(Work to complete):
Could you output the stretch of the passage on Hitler's and Goebbels's anti-Jewish statements from "On November 12, Hitler" through "a new life.", copied word for word?
>> Begin Page
On November 10, the Jews were mentioned, albeit briefly, in a letter Hitler addressed to Pétain. The Jewish theme had never before come up in an exchange between the Nazi leader and the head of the Vichy state. “If I had not decided at the last minute, on June 22, to move against the Bolshevist menace,” Hitler wrote, “then it could have happened only too easily that with the collapse of Germany the French Jews would have triumphed, but the French people would likewise have been plunged into a horrible catastrophe.”
67

On November 12, Hitler again took up his anti-Jewish tirades at headquarters: By excluding the Jews from Prussia, King Friedrich II had opted for an “exemplary” policy.
68
On the nineteenth the Nazi leader warned against compassion for the Jews “who had to emigrate”; according to him, these Jews had enough relatives throughout the world, whereas the Germans who had been forced to leave their country had nobody and were compelled to rely entirely on themselves.
69
Hardly anybody in Hitler’s circle (or, for that matter, throughout Germany) did not know that the Jews were no longer emigrating but being deported to places where no relatives would help them to start a new life.

In
Das Reich
of November 16, under the title “The Jews Are Guilty!” Goebbels echoed his master’s voice. He reminded his readers of Hitler’s prophecy that the Jews would be exterminated in case of war: “We are now witnessing the fulfillment of this prophecy; the fate befalling the Jews is harsh, but more than deserved. Pity or regret is completely out of place in this case. In triggering this war,” the minister went on, “world Jewry completely miscalculated the forces it could muster. It is now gradually being engulfed by the same extermination process that it had intended for us and that it would have allowed to happen without any scruples, had it had the power to do so. But now it undergoes destruction according to its own law: ‘An eye for an eye, a tooth for a tooth!’”
70
On December 1, the minister brandished the same threats in a lecture at the Friedrich Wilhelm University in Berlin, in front of a highly select audience. Thoughout his speech, the propaganda chief openly alluded to what could be understood only as a murderous solution of the “Jewish question.” Whether the ominous diatribe referred to an ongoing and systematic extermination of all the Jews of Europe is not clear, however.
>> End Page
>> Begin Rows
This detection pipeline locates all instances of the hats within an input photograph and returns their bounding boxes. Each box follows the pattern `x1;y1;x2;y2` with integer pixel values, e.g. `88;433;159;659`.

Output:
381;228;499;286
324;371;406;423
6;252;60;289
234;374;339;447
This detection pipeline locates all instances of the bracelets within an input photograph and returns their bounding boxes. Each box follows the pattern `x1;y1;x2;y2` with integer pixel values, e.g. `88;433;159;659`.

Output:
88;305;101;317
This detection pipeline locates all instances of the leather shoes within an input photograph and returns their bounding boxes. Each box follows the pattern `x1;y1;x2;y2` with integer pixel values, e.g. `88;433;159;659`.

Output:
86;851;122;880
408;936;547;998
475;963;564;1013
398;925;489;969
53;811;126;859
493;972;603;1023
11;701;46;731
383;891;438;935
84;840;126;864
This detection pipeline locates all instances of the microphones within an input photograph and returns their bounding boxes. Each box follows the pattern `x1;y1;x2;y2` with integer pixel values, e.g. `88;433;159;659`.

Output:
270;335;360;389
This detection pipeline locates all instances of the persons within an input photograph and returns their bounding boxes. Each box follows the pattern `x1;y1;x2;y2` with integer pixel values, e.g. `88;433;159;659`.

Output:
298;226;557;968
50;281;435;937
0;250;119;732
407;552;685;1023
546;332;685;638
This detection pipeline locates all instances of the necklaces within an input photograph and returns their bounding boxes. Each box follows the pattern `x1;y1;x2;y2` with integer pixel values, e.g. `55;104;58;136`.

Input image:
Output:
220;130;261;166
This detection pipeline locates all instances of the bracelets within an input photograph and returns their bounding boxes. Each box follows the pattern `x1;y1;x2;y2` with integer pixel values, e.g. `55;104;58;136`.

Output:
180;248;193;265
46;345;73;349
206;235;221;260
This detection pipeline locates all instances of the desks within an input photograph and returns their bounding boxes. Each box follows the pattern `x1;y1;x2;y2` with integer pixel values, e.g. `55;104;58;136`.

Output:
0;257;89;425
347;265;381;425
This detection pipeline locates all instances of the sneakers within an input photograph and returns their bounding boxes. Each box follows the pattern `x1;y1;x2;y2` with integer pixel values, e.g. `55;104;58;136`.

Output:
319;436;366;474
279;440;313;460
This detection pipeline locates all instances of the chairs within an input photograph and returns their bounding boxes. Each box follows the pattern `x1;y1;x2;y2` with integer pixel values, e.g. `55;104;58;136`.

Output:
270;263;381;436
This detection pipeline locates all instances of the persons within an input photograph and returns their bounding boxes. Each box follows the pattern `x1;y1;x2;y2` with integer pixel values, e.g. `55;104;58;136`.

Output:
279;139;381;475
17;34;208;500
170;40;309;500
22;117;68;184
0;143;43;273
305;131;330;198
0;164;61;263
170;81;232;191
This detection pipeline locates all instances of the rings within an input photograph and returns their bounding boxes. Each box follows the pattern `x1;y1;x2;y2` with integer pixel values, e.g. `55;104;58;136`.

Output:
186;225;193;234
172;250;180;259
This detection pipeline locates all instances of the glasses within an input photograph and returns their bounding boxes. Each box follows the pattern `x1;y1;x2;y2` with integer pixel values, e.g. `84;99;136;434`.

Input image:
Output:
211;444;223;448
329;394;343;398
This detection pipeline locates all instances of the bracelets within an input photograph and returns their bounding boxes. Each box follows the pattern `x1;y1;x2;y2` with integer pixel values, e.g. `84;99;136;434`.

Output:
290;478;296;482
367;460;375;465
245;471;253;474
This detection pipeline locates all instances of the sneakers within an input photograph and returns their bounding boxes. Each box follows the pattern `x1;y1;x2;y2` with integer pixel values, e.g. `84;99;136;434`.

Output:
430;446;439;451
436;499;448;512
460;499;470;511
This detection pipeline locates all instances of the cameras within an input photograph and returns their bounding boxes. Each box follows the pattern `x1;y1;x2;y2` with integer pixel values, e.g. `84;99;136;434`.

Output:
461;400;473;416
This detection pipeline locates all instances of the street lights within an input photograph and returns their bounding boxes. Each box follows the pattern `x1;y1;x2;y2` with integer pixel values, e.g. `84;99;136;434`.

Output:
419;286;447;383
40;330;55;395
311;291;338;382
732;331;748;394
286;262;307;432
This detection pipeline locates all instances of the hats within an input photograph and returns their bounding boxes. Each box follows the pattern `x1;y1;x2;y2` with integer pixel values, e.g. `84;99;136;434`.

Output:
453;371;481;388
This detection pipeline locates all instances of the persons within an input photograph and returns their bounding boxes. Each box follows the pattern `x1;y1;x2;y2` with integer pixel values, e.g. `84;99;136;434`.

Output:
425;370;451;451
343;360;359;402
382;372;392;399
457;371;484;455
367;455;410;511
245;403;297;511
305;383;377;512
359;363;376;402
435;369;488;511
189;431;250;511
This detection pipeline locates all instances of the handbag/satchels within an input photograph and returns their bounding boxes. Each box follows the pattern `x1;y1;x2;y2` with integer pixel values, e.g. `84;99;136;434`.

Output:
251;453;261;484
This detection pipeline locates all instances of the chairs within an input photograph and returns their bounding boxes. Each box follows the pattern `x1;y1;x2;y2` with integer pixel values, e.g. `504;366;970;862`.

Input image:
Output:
>> End Rows
(The solution):
On November 12, Hitler again took up his anti-Jewish tirades at headquarters: By excluding the Jews from Prussia, King Friedrich II had opted for an “exemplary” policy.
68
On the nineteenth the Nazi leader warned against compassion for the Jews “who had to emigrate”; according to him, these Jews had enough relatives throughout the world, whereas the Germans who had been forced to leave their country had nobody and were compelled to rely entirely on themselves.
69
Hardly anybody in Hitler’s circle (or, for that matter, throughout Germany) did not know that the Jews were no longer emigrating but being deported to places where no relatives would help them to start a new life.